### GIVEN DATA

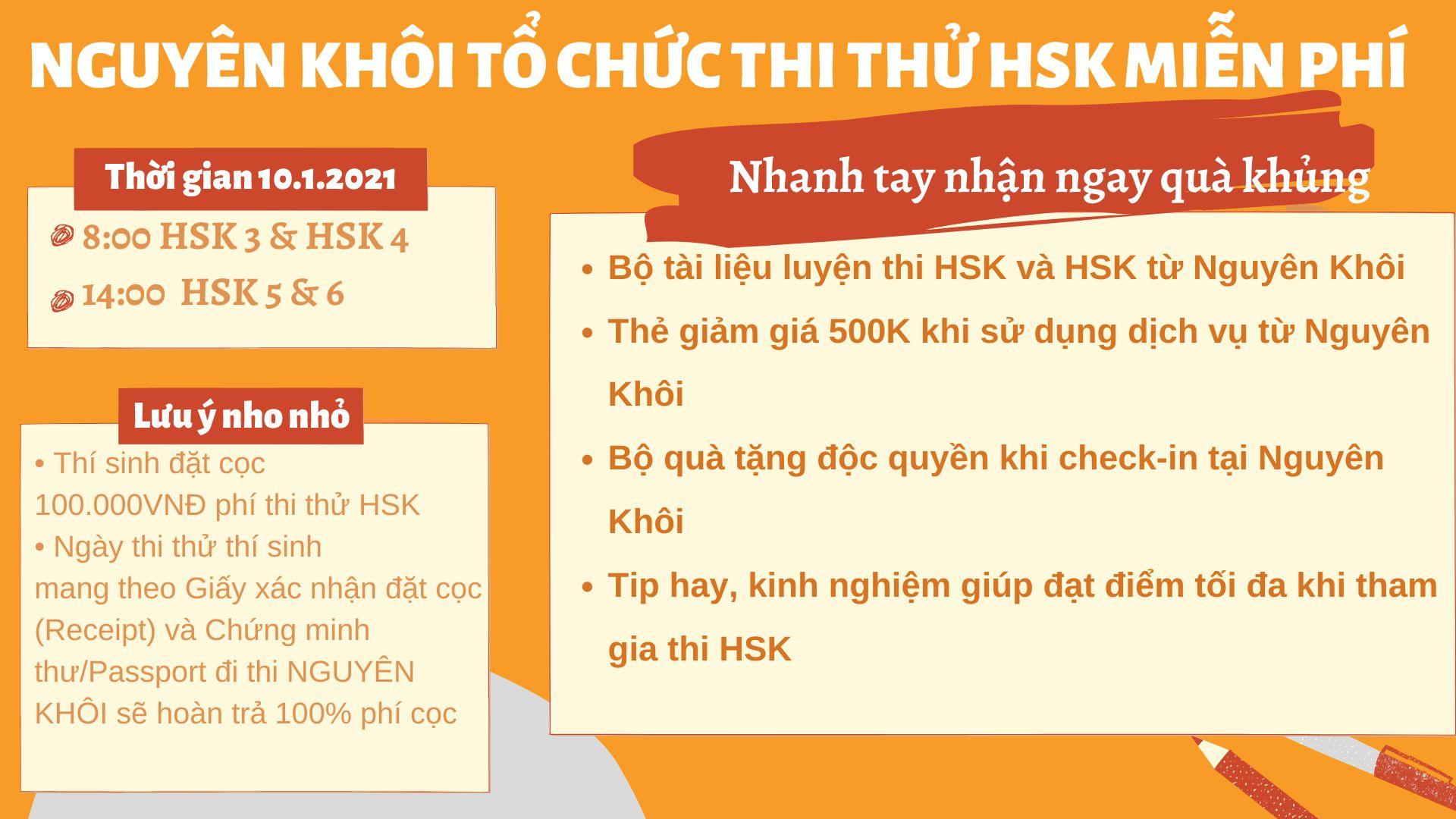 Thi thử HSK miễn phí Nguyên Khôi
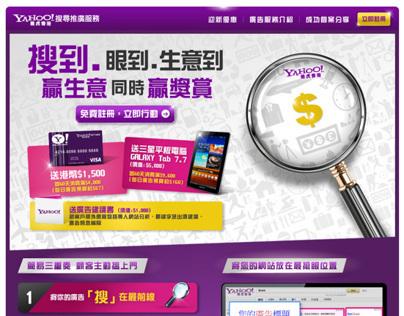 Yahoo! Campaign Page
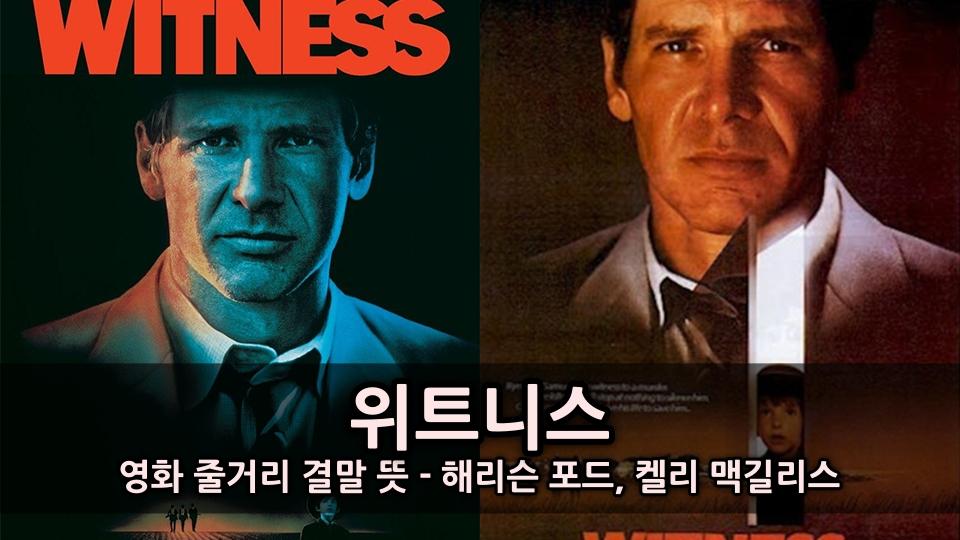 영화 위트니스 줄거리 결말 뜻 - 해리슨 포드, 켈리 맥길리스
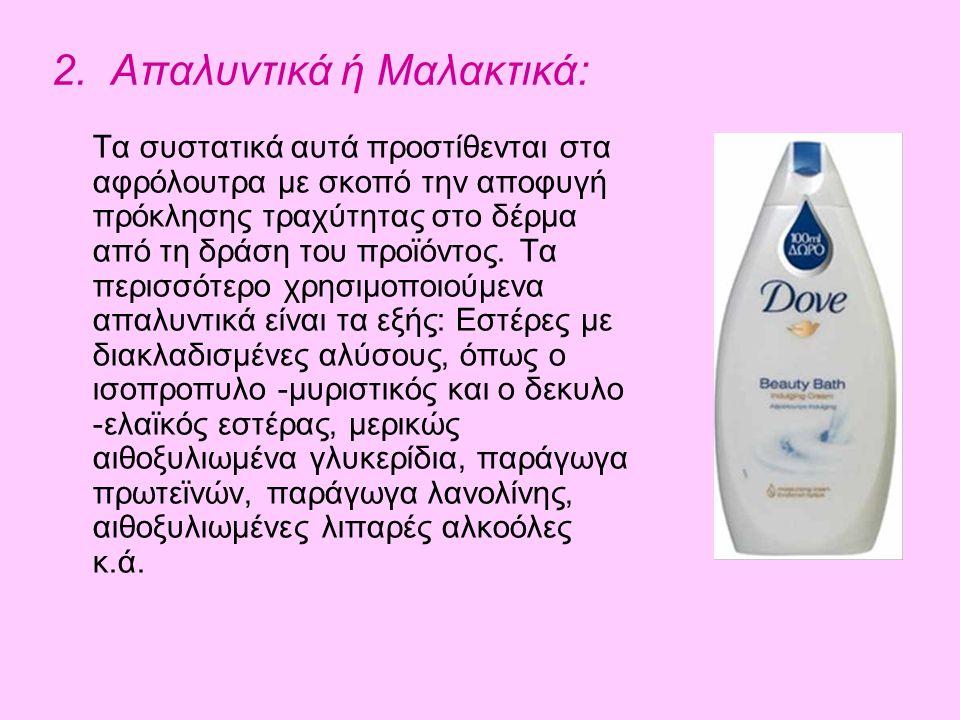 2. Απαλυντικά ή Μαλακτικά: Τα συστατικά αυτά προστίθενται στα αφρόλουτρα με σκοπό την αποφυγή πρόκλησης τραχύτητας στο δέρμα από τη δράση του προϊόντο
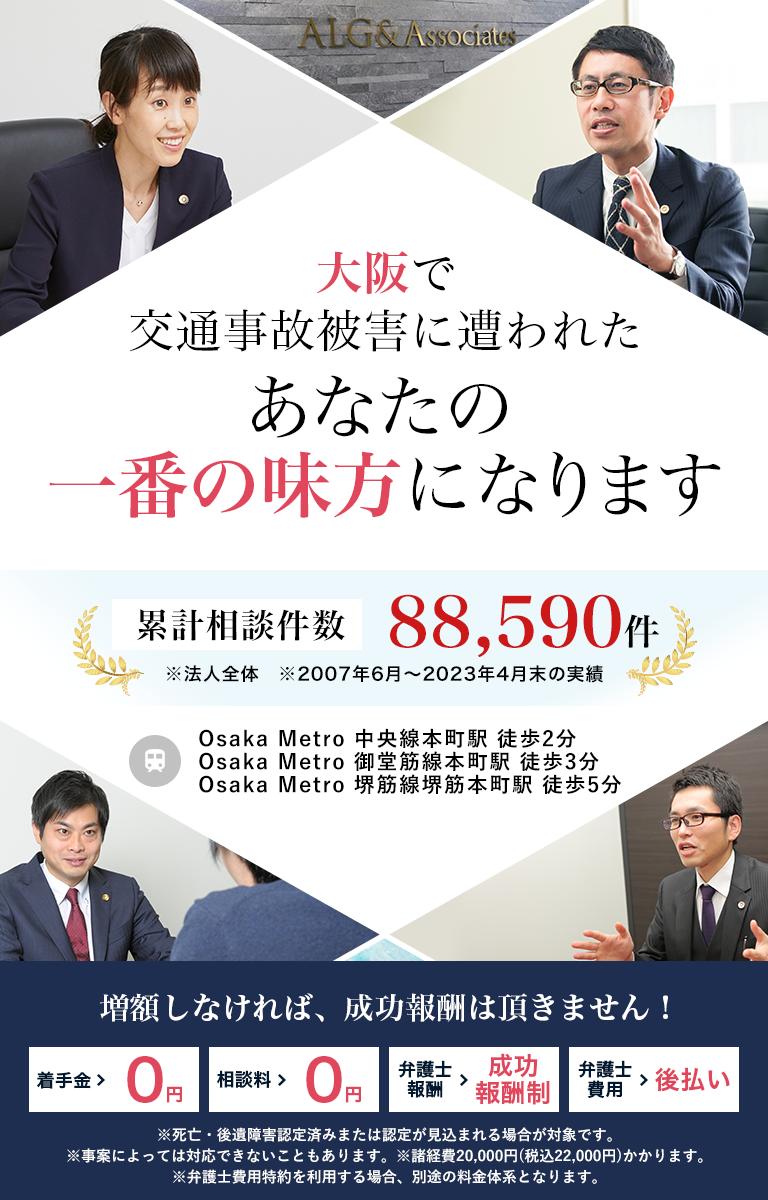 大阪で交通事故被害に遭われたあなたの一番の味方になります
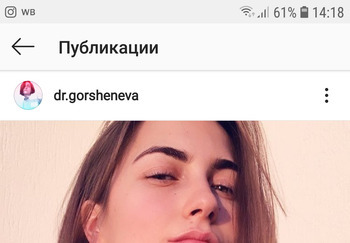 Блогер Горшенева Доктор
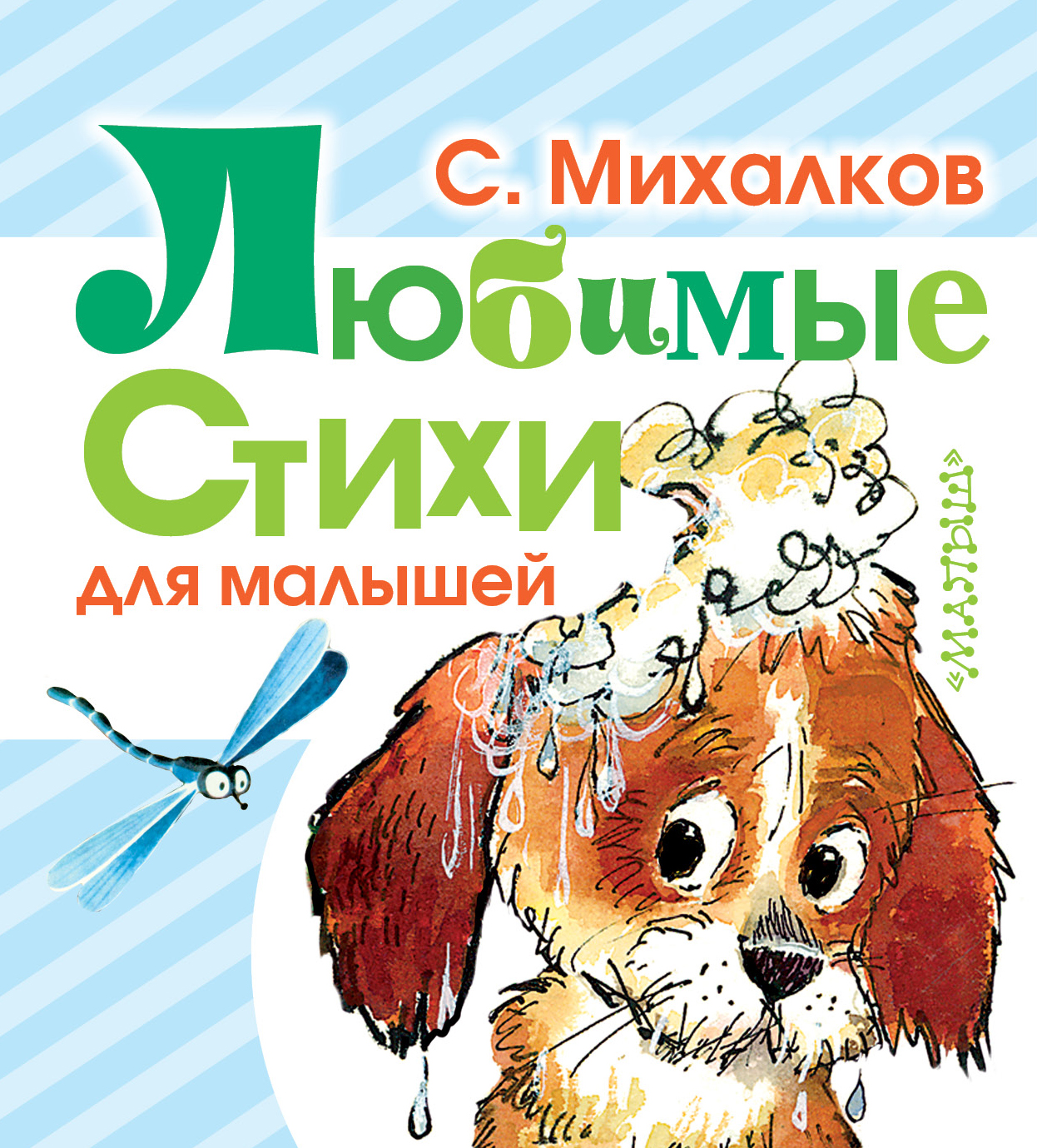 Любимые стихи для малышей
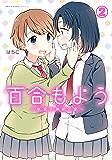 百合もよう ~咲宮4姉妹の恋~ (2) (MFC キューンシリーズ)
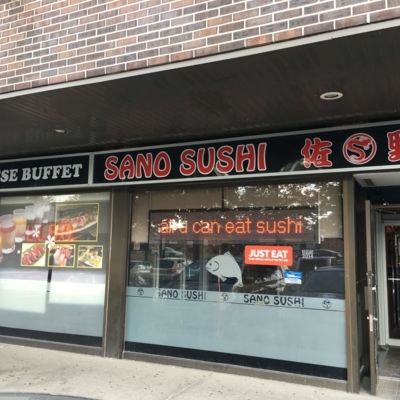 Sano Sushi Restaurant - Sushi & Japanese Restaurants - 905-771-9753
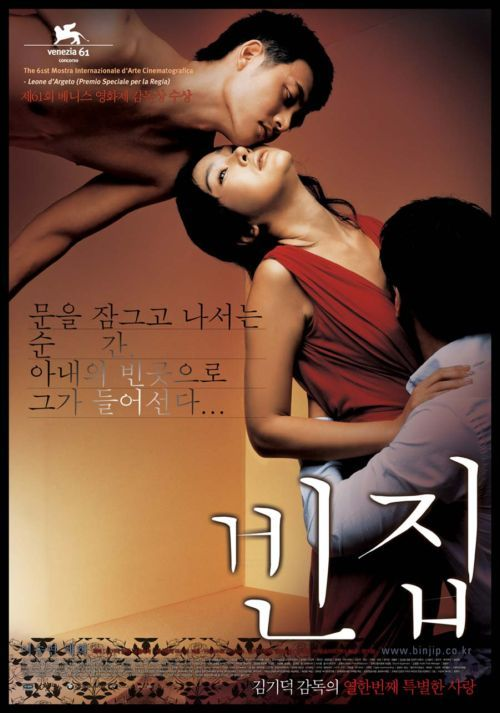 3-Iron (2004)     A transient young man breaks into empty homes to partake of the vacationing residents' lives for a few days.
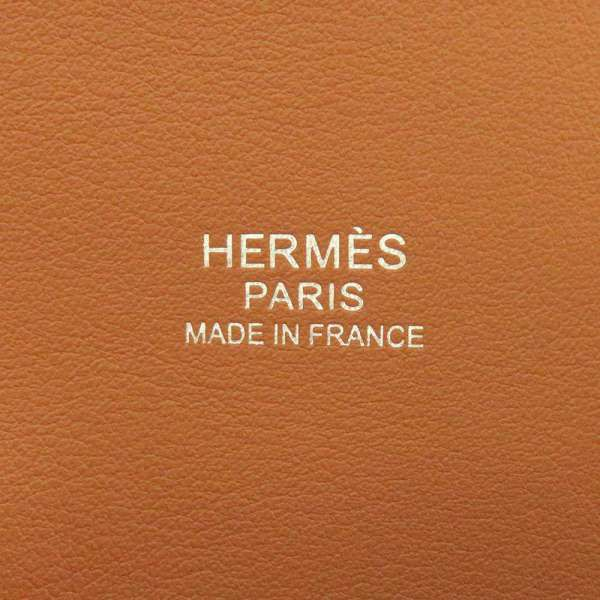 エルメス ハンドバッグ ボリード31 ゴールド/シルバー金具 トリヨンクレマンス D刻印 HERMES Bolide 2wayショルダーバッグ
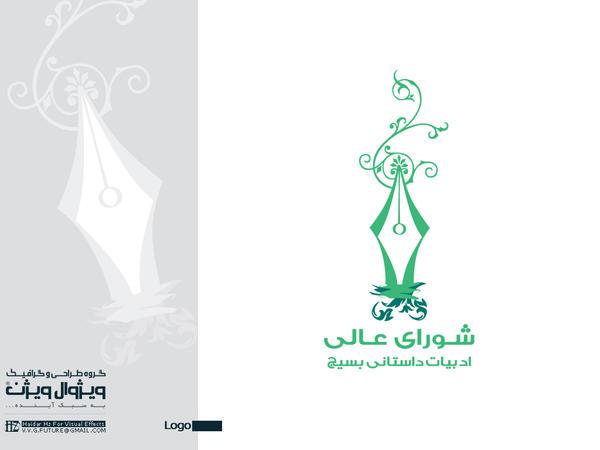 Adabiyat Dastaniye Basij Logo by neghab
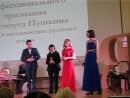 MIREILLE MATHIEU / МИРЕЙ МАТЬЕ at Pushkin State Russian Language Institute (15 March 2018)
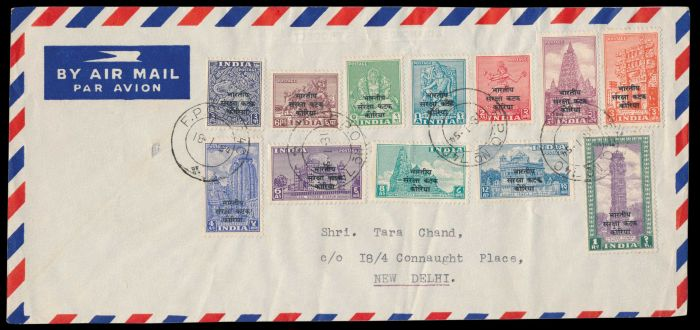 Lot 457 - india first day covers - folders and special covers -  Todywalla auctions Stamp Auction No. 6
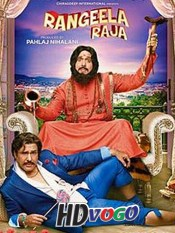 Rangeela Raja 2019 Hindi DvDrip Full Movie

######

DESCRIPTION OF THE TASK =
An exact copy of every entry, pictures left out, is what to write here.

WORKED SOLUTION =
 Thi thử HSK miễn phí Nguyên Khôi
 Yahoo! Campaign Page
 영화 위트니스 줄거리 결말 뜻 - 해리슨 포드, 켈리 맥길리스
 2. Απαλυντικά ή Μαλακτικά: Τα συστατικά αυτά προστίθενται στα αφρόλουτρα με σκοπό την αποφυγή πρόκλησης τραχύτητας στο δέρμα από τη δράση του προϊόντο
 大阪で交通事故被害に遭われたあなたの一番の味方になります
 Блогер Горшенева Доктор
 Любимые стихи для малышей
 百合もよう ~咲宮4姉妹の恋~ (2) (MFC キューンシリーズ)
 Sano Sushi Restaurant - Sushi & Japanese Restaurants - 905-771-9753
 3-Iron (2004)     A transient young man breaks into empty homes to partake of the vacationing residents' lives for a few days.
 エルメス ハンドバッグ ボリード31 ゴールド/シルバー金具 トリヨンクレマンス D刻印 HERMES Bolide 2wayショルダーバッグ
 Adabiyat Dastaniye Basij Logo by neghab
 MIREILLE MATHIEU / МИРЕЙ МАТЬЕ at Pushkin State Russian Language Institute (15 March 2018)
 Lot 457 - india first day covers - folders and special covers -  Todywalla auctions Stamp Auction No. 6
 Rangeela Raja 2019 Hindi DvDrip Full Movie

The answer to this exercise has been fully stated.